Türkiye’de son zamanlarda milliyetçileri de kendine çeken bir antiemperyalizm söylemi pek moda oldu.
Bu söyleme göre Türkiye emperyalist güçlere karşı bir kurtuluş savaşı vererek bağımsızlığına kavuşmuş bir eski sömürge memleketiymiş gibi görünüyor.
İstiklâl Harbi’ni antiemperyalist bir savaş gibi göstermeye çalışanlar şunu unutuyorlar ki bağımsız olan eski sömürgelerin çoğu çok ciddi siyasi boşluklara düşmüşler, bürokratik teşkilâtlanmalarını oluşturamamışlar ya teokratik veya sosyalist derebeylikler haline gelmişlerdir.
Türkiye Cumhuriyeti bu açıdan, devlet nedir bilmeyen bir aşiret toplumunun moderniteyi alt ederek hiç yoktan kurduğu bir devlet değildir. O, Osmanlı’nın her açıdan varisi olan, büyük Türk devlet geleneğinin devamı olan bir büyük Türk devletidir. Bu sebepten de Türk tarihinin sömürge karşıtı savaşlarla vb hiçbir alâkası yoktur.

■ Derlenen Malzeme:
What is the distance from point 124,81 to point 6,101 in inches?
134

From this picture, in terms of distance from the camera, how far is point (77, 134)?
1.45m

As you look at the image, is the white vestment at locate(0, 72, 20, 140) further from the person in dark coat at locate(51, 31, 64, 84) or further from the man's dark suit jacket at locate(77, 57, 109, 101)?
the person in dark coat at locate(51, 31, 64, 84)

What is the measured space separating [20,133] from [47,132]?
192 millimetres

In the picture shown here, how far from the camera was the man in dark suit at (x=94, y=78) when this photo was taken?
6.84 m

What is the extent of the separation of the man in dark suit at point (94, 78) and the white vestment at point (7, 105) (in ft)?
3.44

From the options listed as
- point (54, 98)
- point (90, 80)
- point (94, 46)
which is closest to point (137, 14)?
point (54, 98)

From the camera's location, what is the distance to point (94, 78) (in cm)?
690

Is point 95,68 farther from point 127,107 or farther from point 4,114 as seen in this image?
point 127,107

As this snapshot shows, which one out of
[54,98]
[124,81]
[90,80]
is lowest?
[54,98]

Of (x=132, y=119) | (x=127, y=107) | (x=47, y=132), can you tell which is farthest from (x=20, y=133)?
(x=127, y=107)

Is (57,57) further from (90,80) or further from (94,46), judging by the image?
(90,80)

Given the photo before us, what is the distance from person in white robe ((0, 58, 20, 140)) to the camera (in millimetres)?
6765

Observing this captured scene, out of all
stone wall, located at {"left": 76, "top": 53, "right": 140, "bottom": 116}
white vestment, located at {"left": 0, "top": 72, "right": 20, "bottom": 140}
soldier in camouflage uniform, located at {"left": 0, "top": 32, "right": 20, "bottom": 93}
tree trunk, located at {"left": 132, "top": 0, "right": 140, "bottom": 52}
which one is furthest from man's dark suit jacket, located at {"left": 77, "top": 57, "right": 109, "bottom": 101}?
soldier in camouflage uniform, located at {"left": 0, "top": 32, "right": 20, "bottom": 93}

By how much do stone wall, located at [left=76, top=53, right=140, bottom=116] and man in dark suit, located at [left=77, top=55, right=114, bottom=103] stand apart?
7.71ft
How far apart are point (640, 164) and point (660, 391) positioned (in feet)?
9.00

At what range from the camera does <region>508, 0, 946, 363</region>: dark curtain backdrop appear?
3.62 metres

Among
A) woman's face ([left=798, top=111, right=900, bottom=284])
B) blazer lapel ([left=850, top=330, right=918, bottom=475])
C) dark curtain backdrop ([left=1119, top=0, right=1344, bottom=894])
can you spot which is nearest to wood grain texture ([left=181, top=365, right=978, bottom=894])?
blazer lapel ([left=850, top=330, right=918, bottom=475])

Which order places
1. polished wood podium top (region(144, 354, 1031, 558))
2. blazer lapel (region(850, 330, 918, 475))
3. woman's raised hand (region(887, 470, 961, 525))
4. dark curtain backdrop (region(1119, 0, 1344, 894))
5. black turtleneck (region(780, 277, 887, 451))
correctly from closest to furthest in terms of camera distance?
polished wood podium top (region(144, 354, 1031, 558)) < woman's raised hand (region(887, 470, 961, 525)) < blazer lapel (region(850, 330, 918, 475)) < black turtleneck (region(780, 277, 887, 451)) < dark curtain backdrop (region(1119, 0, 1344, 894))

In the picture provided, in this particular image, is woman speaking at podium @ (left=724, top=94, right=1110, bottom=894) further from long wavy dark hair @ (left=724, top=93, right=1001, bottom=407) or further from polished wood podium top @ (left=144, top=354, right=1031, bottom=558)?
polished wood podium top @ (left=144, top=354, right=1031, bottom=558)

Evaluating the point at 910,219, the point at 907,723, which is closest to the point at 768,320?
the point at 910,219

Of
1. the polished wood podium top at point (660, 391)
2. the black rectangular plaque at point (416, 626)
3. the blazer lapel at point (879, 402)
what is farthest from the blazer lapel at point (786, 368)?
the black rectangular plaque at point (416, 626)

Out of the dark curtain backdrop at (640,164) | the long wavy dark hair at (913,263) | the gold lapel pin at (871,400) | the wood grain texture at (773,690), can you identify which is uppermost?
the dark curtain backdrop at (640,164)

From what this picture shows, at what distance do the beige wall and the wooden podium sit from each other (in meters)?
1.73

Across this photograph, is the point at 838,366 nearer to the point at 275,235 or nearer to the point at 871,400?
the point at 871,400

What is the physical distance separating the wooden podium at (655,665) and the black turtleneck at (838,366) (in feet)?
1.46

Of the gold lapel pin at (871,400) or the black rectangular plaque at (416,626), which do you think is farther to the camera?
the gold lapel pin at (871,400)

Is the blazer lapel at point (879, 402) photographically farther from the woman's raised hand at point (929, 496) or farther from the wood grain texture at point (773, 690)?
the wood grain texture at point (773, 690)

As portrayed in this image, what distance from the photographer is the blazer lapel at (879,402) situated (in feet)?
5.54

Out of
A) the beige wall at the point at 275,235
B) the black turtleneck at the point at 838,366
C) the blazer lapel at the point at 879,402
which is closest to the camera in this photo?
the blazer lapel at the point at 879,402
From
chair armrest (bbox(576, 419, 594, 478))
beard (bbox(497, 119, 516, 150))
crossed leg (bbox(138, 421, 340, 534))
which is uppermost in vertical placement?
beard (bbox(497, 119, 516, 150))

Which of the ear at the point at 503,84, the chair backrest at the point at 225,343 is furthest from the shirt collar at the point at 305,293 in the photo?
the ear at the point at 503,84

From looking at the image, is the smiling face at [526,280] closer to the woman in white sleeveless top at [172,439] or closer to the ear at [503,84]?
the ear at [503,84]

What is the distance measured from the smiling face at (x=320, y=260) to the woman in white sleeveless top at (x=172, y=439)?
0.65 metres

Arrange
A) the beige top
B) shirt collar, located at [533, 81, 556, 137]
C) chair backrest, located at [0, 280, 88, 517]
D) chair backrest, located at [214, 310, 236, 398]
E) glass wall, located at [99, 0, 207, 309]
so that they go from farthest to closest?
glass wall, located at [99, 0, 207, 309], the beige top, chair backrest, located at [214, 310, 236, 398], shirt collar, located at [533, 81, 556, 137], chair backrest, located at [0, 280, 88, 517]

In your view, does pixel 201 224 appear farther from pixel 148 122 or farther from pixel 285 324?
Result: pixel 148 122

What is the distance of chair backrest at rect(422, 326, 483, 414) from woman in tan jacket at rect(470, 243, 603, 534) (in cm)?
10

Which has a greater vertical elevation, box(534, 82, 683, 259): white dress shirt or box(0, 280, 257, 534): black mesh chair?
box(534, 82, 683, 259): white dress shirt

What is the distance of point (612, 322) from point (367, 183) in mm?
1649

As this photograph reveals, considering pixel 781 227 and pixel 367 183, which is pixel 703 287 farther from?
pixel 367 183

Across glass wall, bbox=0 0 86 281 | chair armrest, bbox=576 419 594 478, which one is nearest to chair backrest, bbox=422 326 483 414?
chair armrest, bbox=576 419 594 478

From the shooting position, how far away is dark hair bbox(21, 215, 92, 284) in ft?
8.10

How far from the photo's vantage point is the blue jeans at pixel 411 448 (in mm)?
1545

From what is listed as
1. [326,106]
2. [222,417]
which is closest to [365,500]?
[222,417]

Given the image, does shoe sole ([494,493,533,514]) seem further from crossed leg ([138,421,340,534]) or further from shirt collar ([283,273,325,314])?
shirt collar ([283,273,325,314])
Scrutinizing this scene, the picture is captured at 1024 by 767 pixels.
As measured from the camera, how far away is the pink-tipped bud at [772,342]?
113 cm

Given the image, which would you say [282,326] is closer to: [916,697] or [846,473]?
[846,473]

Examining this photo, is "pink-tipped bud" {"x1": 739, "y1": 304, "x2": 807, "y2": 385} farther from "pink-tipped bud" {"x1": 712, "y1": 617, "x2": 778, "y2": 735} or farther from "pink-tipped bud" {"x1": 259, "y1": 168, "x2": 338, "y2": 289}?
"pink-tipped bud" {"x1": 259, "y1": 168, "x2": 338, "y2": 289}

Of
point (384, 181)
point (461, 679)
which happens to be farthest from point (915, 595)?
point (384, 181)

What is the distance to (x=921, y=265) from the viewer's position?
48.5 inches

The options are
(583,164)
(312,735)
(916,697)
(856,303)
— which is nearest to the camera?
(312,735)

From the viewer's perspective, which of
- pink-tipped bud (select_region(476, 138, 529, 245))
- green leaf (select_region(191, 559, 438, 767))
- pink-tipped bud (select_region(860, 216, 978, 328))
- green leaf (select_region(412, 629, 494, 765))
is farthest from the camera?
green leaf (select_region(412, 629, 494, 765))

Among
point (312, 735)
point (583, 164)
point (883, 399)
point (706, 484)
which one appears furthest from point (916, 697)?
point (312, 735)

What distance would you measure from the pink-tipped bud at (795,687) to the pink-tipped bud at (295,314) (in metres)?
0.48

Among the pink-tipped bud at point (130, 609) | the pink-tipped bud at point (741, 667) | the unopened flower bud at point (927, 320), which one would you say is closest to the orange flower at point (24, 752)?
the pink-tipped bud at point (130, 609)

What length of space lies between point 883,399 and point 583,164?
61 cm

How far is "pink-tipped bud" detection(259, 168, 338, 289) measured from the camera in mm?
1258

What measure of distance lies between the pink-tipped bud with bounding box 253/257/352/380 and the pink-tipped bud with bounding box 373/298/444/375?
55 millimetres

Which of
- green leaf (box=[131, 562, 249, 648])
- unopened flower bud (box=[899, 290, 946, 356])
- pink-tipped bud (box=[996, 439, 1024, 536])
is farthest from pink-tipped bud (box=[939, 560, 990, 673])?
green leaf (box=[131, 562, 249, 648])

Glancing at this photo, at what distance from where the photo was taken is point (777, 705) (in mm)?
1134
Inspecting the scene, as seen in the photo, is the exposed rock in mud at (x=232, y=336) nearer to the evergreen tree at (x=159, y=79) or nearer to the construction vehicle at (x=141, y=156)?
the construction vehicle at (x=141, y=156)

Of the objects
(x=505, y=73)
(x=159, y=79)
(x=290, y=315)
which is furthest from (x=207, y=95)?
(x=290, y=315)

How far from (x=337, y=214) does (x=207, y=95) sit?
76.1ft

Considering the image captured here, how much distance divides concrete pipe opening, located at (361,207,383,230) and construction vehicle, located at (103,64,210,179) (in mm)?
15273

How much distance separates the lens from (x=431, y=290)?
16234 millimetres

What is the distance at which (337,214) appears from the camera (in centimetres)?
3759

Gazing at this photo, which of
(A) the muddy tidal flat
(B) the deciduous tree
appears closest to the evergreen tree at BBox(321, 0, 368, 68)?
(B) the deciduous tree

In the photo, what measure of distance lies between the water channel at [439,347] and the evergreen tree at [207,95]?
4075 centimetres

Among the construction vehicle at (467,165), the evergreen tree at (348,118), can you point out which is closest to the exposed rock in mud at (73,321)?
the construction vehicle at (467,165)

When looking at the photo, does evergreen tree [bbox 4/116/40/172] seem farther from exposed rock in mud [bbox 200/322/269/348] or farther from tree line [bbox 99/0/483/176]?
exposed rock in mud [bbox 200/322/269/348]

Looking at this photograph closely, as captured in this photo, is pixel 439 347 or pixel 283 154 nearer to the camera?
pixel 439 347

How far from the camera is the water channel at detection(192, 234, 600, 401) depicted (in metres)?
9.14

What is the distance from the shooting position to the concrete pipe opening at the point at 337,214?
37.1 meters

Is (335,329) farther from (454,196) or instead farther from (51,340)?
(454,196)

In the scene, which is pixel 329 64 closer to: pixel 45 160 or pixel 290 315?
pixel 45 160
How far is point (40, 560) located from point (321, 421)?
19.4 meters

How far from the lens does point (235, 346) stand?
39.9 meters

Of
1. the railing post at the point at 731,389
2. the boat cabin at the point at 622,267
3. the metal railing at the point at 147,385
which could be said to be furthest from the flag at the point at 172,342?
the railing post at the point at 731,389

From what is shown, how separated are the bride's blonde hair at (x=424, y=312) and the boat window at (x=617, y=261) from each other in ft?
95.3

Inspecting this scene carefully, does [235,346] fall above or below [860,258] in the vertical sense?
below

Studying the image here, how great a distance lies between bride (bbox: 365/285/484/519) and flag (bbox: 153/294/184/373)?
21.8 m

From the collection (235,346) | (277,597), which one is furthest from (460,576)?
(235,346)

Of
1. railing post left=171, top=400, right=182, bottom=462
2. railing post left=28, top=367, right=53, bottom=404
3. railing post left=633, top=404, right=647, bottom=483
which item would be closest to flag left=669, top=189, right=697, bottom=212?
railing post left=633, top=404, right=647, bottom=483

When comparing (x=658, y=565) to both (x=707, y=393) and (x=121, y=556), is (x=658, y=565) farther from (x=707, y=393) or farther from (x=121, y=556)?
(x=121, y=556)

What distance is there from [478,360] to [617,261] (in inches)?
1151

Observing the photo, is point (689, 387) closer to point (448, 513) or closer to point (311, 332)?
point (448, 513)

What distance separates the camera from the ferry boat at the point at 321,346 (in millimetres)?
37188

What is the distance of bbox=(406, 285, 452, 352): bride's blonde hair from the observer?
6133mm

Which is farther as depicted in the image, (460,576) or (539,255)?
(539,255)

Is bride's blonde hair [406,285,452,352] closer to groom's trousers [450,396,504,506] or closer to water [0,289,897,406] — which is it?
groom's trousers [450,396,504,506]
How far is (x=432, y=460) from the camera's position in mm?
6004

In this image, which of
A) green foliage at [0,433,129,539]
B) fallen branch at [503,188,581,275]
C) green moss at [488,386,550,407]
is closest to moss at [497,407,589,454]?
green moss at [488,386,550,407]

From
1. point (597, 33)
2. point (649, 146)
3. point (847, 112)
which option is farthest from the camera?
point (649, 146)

■ İstenenler:
1. Lütfen alıntıdaki "Türkiye Cumhuriyeti bu açıdan" diye başlayan paragrafı ana bilgilerini koruyarak daha kısa biçimde yeniden yazın.
2. Alıntıda "Türkiye’de son zamanlarda" ifadesinden "derebeylikler haline gelmişlerdir." ifadesine kadar uzanan bölümü hiç değiştirmeden çıkarın.
Öğelerin alıntıyla bir ilgisi yoktur.

■ Tam Yanıtlar:
1. Türkiye Cumhuriyeti, devlet geleneği olmayan bir aşiret toplumunun sıfırdan kurduğu bir devlet değildir; Osmanlı'nın varisi ve büyük Türk devlet geleneğinin devamı olan büyük bir Türk devletidir. Bu yüzden Türk tarihinin sömürge karşıtı savaşlarla ilgisi yoktur.

2.
Türkiye’de son zamanlarda milliyetçileri de kendine çeken bir antiemperyalizm söylemi pek moda oldu.
Bu söyleme göre Türkiye emperyalist güçlere karşı bir kurtuluş savaşı vererek bağımsızlığına kavuşmuş bir eski sömürge memleketiymiş gibi görünüyor.
İstiklâl Harbi’ni antiemperyalist bir savaş gibi göstermeye çalışanlar şunu unutuyorlar ki bağımsız olan eski sömürgelerin çoğu çok ciddi siyasi boşluklara düşmüşler, bürokratik teşkilâtlanmalarını oluşturamamışlar ya teokratik veya sosyalist derebeylikler haline gelmişlerdir.